Maltratado injustamente, luego del primer gobierno del APRA, Pocho tardó en recuperarse de esas indignas humillaciones que la política peruana suele prodigar en excesos que ojalá algún día cesen.
Pero, a punta de decencia, afecto y enorme inteligencia, no solo logró reconstruirse sino que se hallaba en un proceso de madurez y entrega intelectual que, si la muerte no lo hubiese cogido de sorpresa, lo iba a tener de protagonista central de un debate que en el Perú sigue inconcluso, el de nuestra real historia.
Acababa de publicar ‘El virrey Francisco de Toledo y su tiempo’, fruto de años de investigación en medio de su, a ojos del visitante, desordenada, inmensa y caótica biblioteca.
Su inacabable curiosidad lo llevó en los últimos años a empaparse del pensamiento liberal. En el recuerdo nuestro atesoraremos las interminables sobremesas, hablando de los primeros liberales económicos, de la escuela de Salamanca, de la línea institucionalista de Douglass North. Su formación académica no lo había llevado antes a esas orillas, y hablaba de sus descubrimientos y enlaces con otras corrientes de pensamiento con la pasión que todos sus amigos le conocían.
Pero no solo se ha marchado un hombre inteligente. Más que eso, se ha ido un hombre decente y bueno.
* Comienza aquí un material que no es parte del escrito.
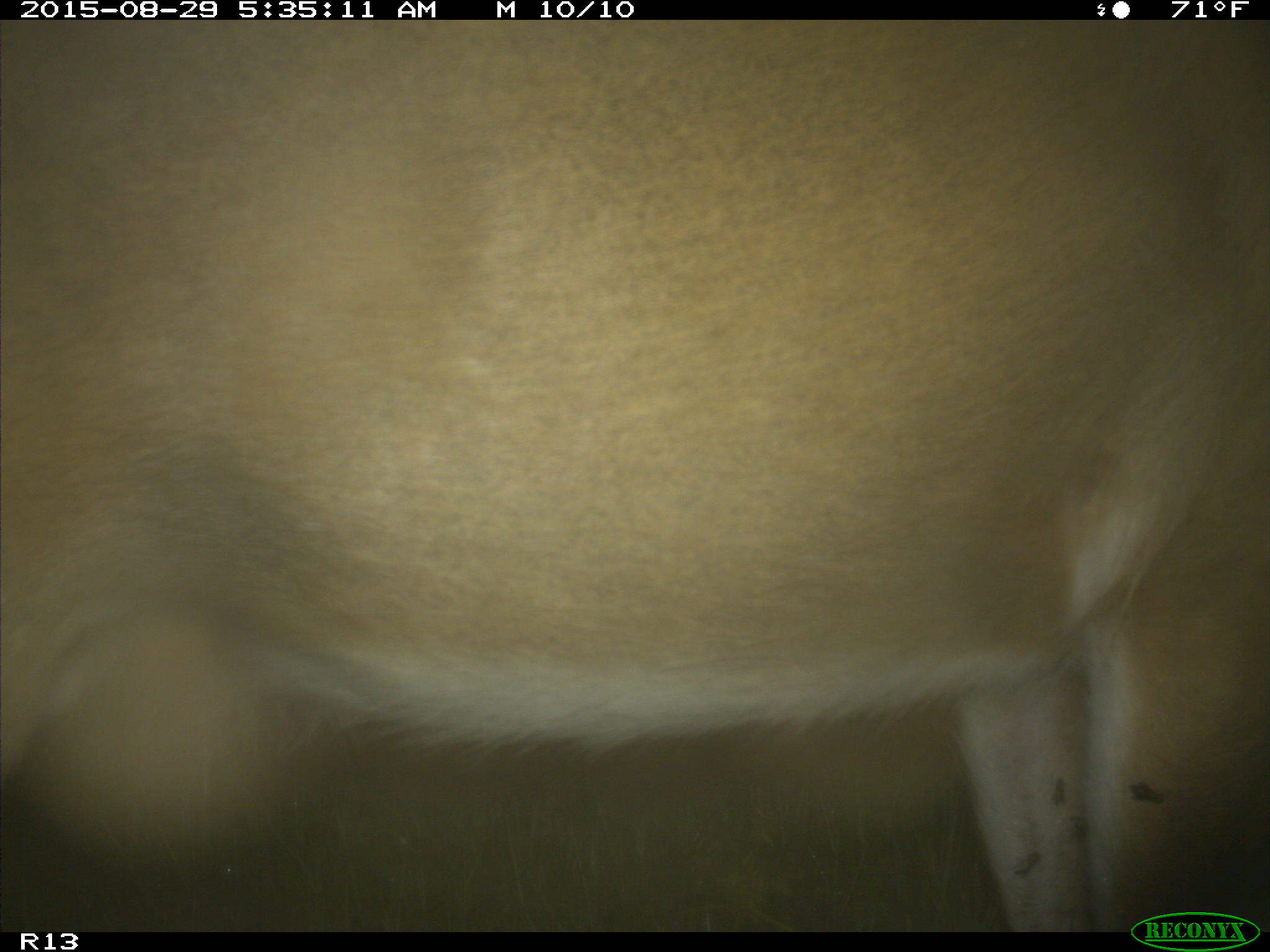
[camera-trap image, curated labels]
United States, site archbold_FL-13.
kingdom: Animalia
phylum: Chordata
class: Mammalia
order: Artiodactyla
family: Cervidae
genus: Odocoileus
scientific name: Odocoileus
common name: deer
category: unidentified deer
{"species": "unidentified deer (deer) (Odocoileus)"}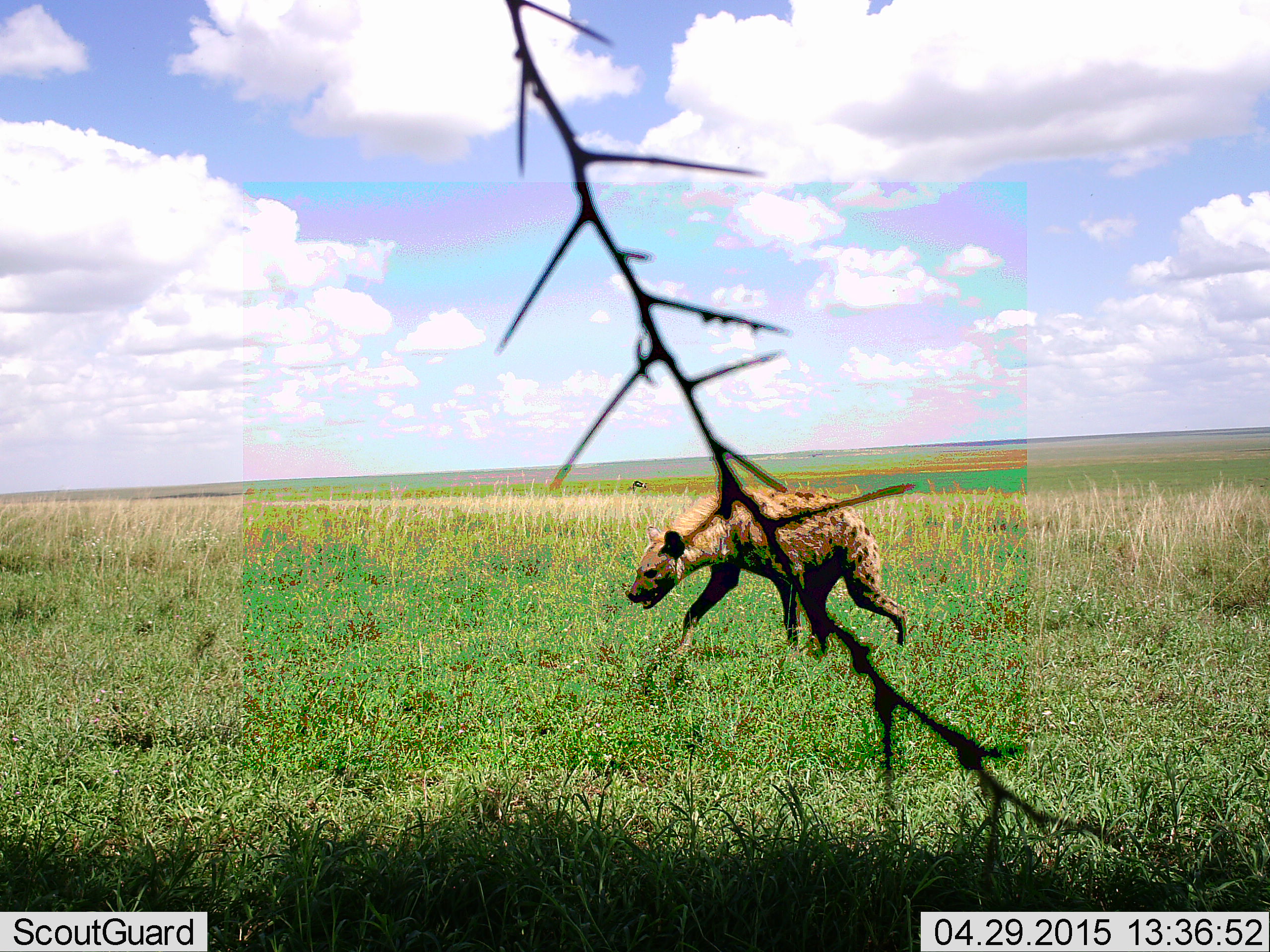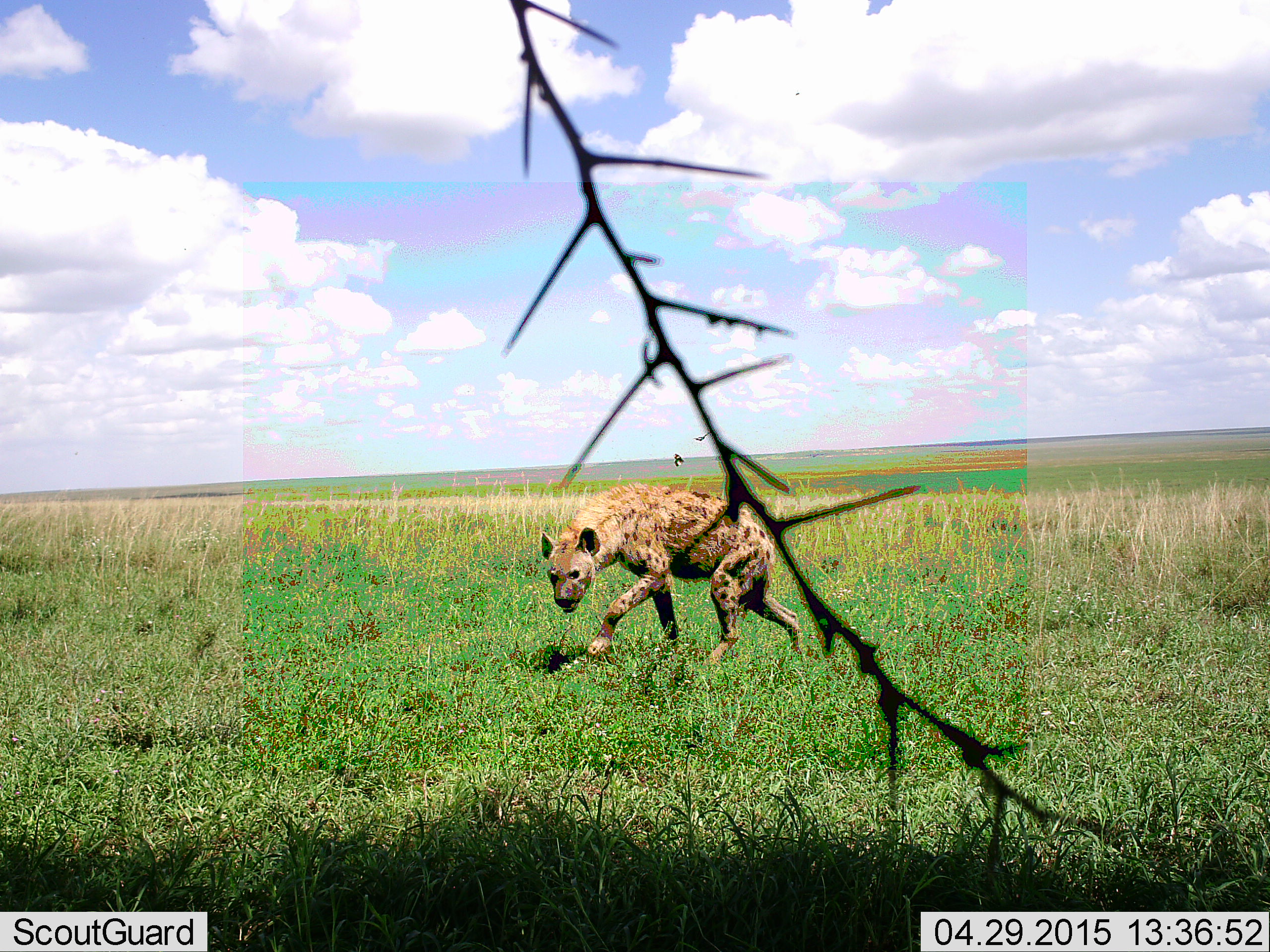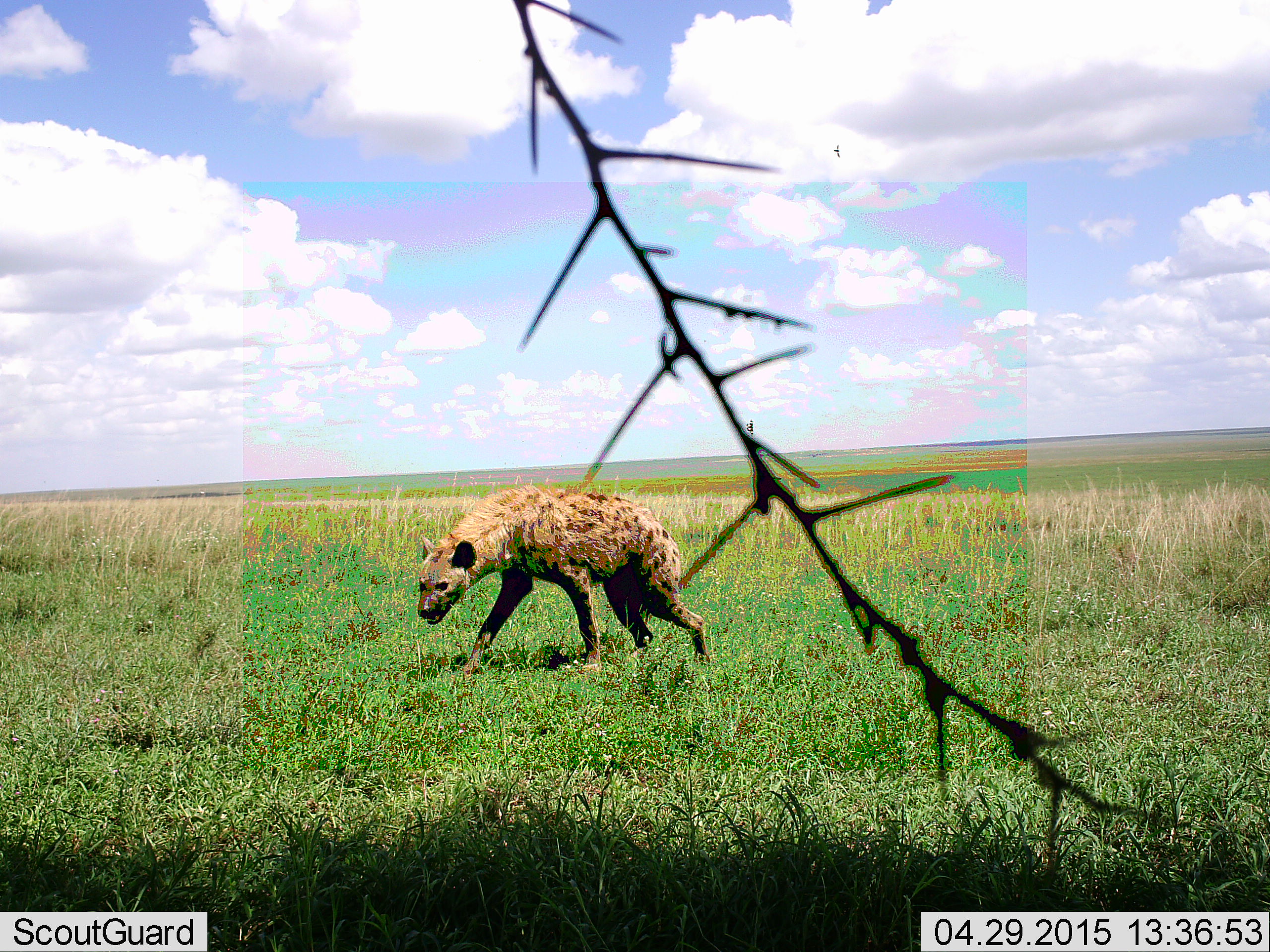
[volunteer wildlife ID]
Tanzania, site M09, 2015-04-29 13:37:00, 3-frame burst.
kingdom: Animalia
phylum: Chordata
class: Mammalia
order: Carnivora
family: Hyaenidae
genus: Crocuta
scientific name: Crocuta crocuta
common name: spotted hyena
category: hyenaspotted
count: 1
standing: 0%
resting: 0%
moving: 100%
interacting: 0%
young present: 0%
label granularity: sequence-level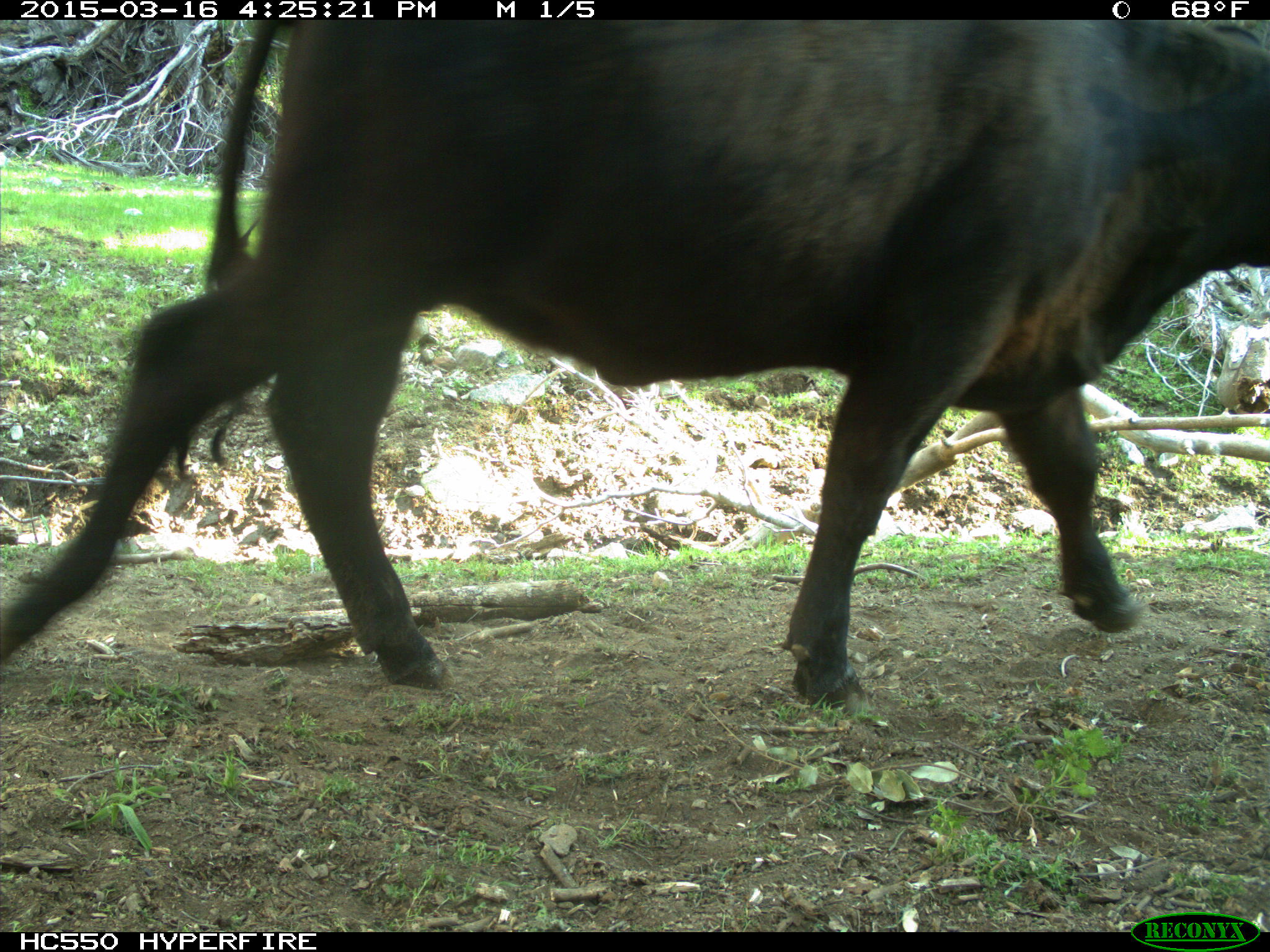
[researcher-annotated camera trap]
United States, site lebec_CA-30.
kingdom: Animalia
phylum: Chordata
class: Mammalia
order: Artiodactyla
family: Bovidae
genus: Bos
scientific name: Bos taurus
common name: domestic cow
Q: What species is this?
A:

Atento a los problemas de sus amigos, componedor inagotable de rencillas, oyente perspicaz de los entresijos psicológicos de las personas que quería y respetaba.
Supo darnos una mano en momentos complicados, esos que hasta los amigos tratan de soslayar. Y sin pedir nada a cambio. Absolutamente nada. Por ello, le sumamos a nuestro pesar por su futura ausencia intelectual, una expresión de gratitud. Se ha ido un gran peruano y peruanista, quizás en su mejor momento. Queremos rendirle homenaje en esta columna a un buen hombre y un gran amigo. Su obra nos acompañará para recordarlo siempre.